#### Kurzauftrag
Kannst du den Abschnitt aus dem Massaman-Curry-Rezept, der mit „40 g Erdnüsse, 20“ anfängt und mit „kochen. · 15 Min.“ aufhört, noch einmal wiedergeben und darin „Ahornsirup“ zu „Agavendicksaft“ ändern?

Veganes Massaman-Curry mit Tofu und Kartoffeln
Mild-süßes thailändisches Massaman-Curry mit knusprig gebratenem Tofu, zart geschmorten Kartoffeln und einer cremigen Kokos-Erdnuss-Sauce. Dazu duftender Jasminreis.
Nährwerte
Pro Portion
Aus den Zutatenmengen berechnet.
Rezept
400 g Tofu trockentupfen, würfeln und in 15 g Sonnenblumenöl rundum knusprig anbraten, danach beiseitestellen. · 8 Min.
150 g Zwiebel, 2 Zehen Knoblauch und 15 g Ingwer im selben Topf andünsten, 60 g Currypaste zugeben und kurz mitrösten. · 3 Min.
350 g Kokosmilch, 300 g Kartoffel und 100 g Karotte hinzufügen und bei mittlerer Hitze köcheln, bis die Kartoffeln weich sind. · 20 Min.
40 g Erdnüsse, 20 g Sojasauce, 15 g Ahornsirup und 15 g Limettensaft einrühren, den angebratenen 400 g Tofu zurück in den Topf geben und kurz erwärmen. · 3 Min.
240 g Reis parallel nach Packungsanweisung in Salzwasser gar kochen. · 15 Min.

#### Gegebene Informationen
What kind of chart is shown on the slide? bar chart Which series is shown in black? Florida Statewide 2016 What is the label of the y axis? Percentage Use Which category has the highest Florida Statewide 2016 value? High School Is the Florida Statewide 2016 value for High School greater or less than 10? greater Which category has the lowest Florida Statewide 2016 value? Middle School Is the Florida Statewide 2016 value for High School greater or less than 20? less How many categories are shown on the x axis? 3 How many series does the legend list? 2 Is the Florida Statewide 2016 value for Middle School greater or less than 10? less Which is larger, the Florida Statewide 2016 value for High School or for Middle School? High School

#### Lösung
40 g Erdnüsse, 20 g Sojasauce, 15 g Agavendicksaft und 15 g Limettensaft einrühren, den angebratenen 400 g Tofu zurück in den Topf geben und kurz erwärmen. · 3 Min.
240 g Reis parallel nach Packungsanweisung in Salzwasser gar kochen. · 15 Min.